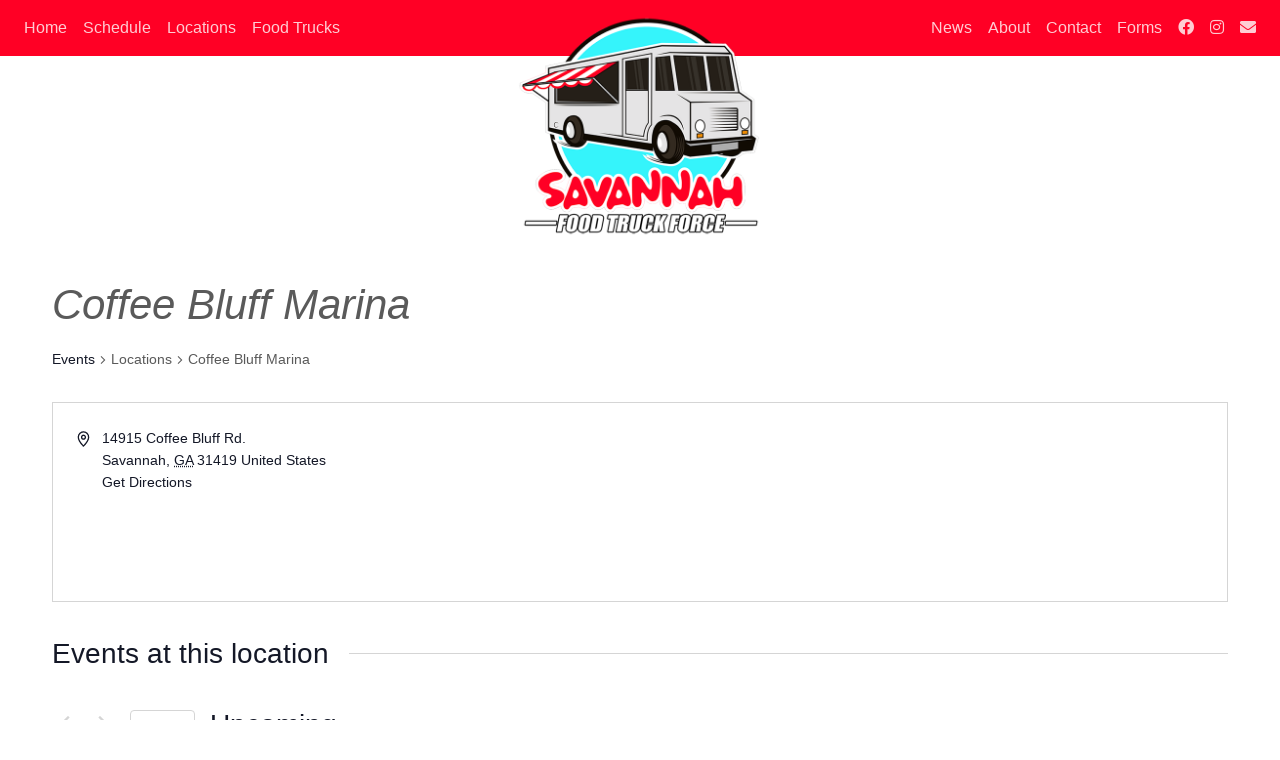

--- FILE ---
content_type: text/css
request_url: https://savannahfoodtruckforce.com/wp-content/themes/SFTF/sftf.css
body_size: 4789
content:
/* GLOBAL STYLES
-------------------------------------------------- */
/* Padding below the footer and lighter body text */

@import url('https://fonts.googleapis.com/css2?family=Bebas+Neue&display=swap');

body {
  color: #5a5a5a;
}

html,
body {
  overflow-x: hidden; /* Prevent scroll on narrow devices */
}

body {
}

h1,h2,h3,h4,h5 {font-family: 'Bebas Neue', cursive;
}
h1 {font-size:3rem;font-style:italic;}
h1.page-title {font-style:normal;}
.open {background-color:#000;}

a {color:#ff0025}
.navbar-dark {background-color:#ff0025}
.btn {font-weight:bold;}
.btn-primary {background-color:#ff0025;border-color:#ff0025}
.btn-primary:hover {background-color:#35f4fb;}
.btn-secondary {background-color:#35f4fb;color:#000;border:0px;}
img {max-width:100%;}
img.round {border-radius:50%;width:50%;margin-bottom:20px;}

.navbar-dark .navbar-nav .nav-link {color:rgba(255,255,255,.8)}

.navbar-dark .navbar-nav .dropdown-menu  .nav-link {color:#ff0025 !important;}

.tribe-events-c-events-bar__search-container,.tribe-events-c-events-bar__search-button {visibility:hidden;}

#menu-mobile-menu {margin-left:0px;list-style:none;margin-top:100px;}
#menu-mobile-menu .nav-link {color:#fff;font-weight:bold;}

@media (max-width: 62em) {
  .offcanvas-collapse {
    position: fixed;
    top: 40px; /* Height of navbar */
    bottom: 0;
    width: 100%;
    padding-right: 1rem;
    padding-left: 1rem;
    overflow-y: auto;
    background-color: #000;
    transition: -webkit-transform .3s ease-in-out;
    transition: transform .3s ease-in-out;
    transition: transform .3s ease-in-out, -webkit-transform .3s ease-in-out;
    -webkit-transform: translateX(100%);
    transform: translateX(100%);
  }
  .offcanvas-collapse.open {
    -webkit-transform: translateX(-1rem);
    transform: translateX(-1rem); /* Account for horizontal padding on navbar */
  }
  .dropdown-menu.show li {padding-left:20px;}
}

.nav-scroller {
  position: relative;
  z-index: 2;
  height: 2.75rem;
  overflow-y: hidden;
}

.nav-scroller .nav {
  display: -webkit-box;
  display: -ms-flexbox;
  display: flex;
  -ms-flex-wrap: nowrap;
  flex-wrap: nowrap;
  padding-bottom: 1rem;
  margin-top: -1px;
  overflow-x: auto;
  color: rgba(255, 255, 255, .75);
  text-align: center;
  white-space: nowrap;
  -webkit-overflow-scrolling: touch;
}

.nav-underline .nav-link {
  padding-top: .75rem;
  padding-bottom: .75rem;
  font-size: .875rem;
  color: var(--secondary);
}

.nav-underline .nav-link:hover {
  color: var(--blue);
}

.nav-underline .active {
  font-weight: 500;
  color: var(--gray-dark);
}

.text-white-50 { color: rgba(255, 255, 255, .5); }

.bg-purple { background-color: var(--purple); }

.border-bottom { border-bottom: 1px solid #e5e5e5; }

.box-shadow { box-shadow: 0 .25rem .75rem rgba(0, 0, 0, .05); }

.lh-100 { line-height: 1; }
.lh-125 { line-height: 1.25; }
.lh-150 { line-height: 1.5; }

footer {font-size:.8rem;}

.screen-reader-text {display:none;}


/* CUSTOMIZE THE CAROUSEL
-------------------------------------------------- */

/* Carousel base class */
.carousel {
  margin-bottom: 4rem;
  background:#000;
  text-align:center;
}
/* Since positioning the image, we need to help out the caption */
.carousel-caption {
  bottom: 3rem;
  z-index: 10;
}

/* Declare heights because of positioning of img element */
.carousel-item {
  height: 32rem;
}
.carousel-item > img {
 height: 32rem;
  opacity:.4;
width:100%;
 object-fit:cover;
}


/* MARKETING CONTENT
-------------------------------------------------- */
.navbar {}
.navbar-header {
    float: left;
    padding: 15px;
    text-align: center;
    width: 100%;
}
.navbar-brand {float:none;}
.logolink {position: fixed;
    top: 0;left:0;right:0;
    z-index: 9999;
    width: 250px;
    margin: auto;}
    
.logo {width:250px;display:block;margin:auto;}
.open .logo {width:100px !important;}
/* Center align the text within the three columns below the carousel */
.marketing .col-lg-4 {
  margin-bottom: 1.5rem;
  text-align: center;
}
.marketing h2 {
  font-weight: 400;
}
.marketing .col-lg-4 p {
  margin-right: .75rem;
  margin-left: .75rem;
}

main#main {}
.pgheader {background-size: cover;height:180px;margin-top:56px;margin-bottom:60px;}


/* Featurettes
------------------------- */

.featurette-divider {
  margin: 5rem 0; /* Space out the Bootstrap <hr> more */
}

/* Thin out the marketing headings */
.featurette-heading {
  font-weight: 300;
  line-height: 1;
  letter-spacing: -.05rem;
}

.page .marketing {margin-top:150px;}
body.home.page .marketing  {margin-top:0px;}

/* RESPONSIVE CSS
-------------------------------------------------- */

@media (min-width: 40em) {
  /* Bump up size of carousel content */
  .carousel-caption p {
    margin-bottom: 1.25rem;
    font-size: 1.25rem;
    line-height: 1.4;
  }

  .featurette-heading {
    font-size: 50px;
  }
}

@media (min-width: 62em) {
  .featurette-heading {
    margin-top: 7rem;
  }
}




--- FILE ---
content_type: application/javascript
request_url: https://savannahfoodtruckforce.com/wp-content/themes/SFTF/sftf.js
body_size: 709
content:
$( ".Mon:last" ).append( "<div style=\"border-bottom:1px solid #ff0025;\">&nbsp;</div>" );
$( ".Tue:last" ).append( "<div style=\"border-bottom:1px solid #ff0025;\">&nbsp;</div>" );
$( ".Wed:last" ).append( "<div style=\"border-bottom:1px solid #ff0025;\">&nbsp;</div>" );
$( ".Thu:last" ).append( "<div style=\"border-bottom:1px solid #ff0025;\">&nbsp;</div>" );
$( ".Fri:last" ).append( "<div style=\"border-bottom:1px solid #ff0025;\">&nbsp;</div>" );
$( ".Sat:last" ).append( "<div style=\"border-bottom:1px solid #ff0025;\">&nbsp;</div>" );
$( ".Sun:last" ).append( "<div style=\"border-bottom:1px solid #ff0025;\">&nbsp;</div>" );
$(function () {
  'use strict'

  $('[data-toggle="offcanvas"]').on('click', function () {
    $('.offcanvas-collapse').toggleClass('open'),
    $('body').toggleClass('open')
  })

$('#DownloadApp').modal('show')
  
  
})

####

● **Exercise instructions**
Would you please return every line in the listing where "below" shows up?

● **Response to this exercise**
/* Padding below the footer and lighter body text */
/* Center align the text within the three columns below the carousel */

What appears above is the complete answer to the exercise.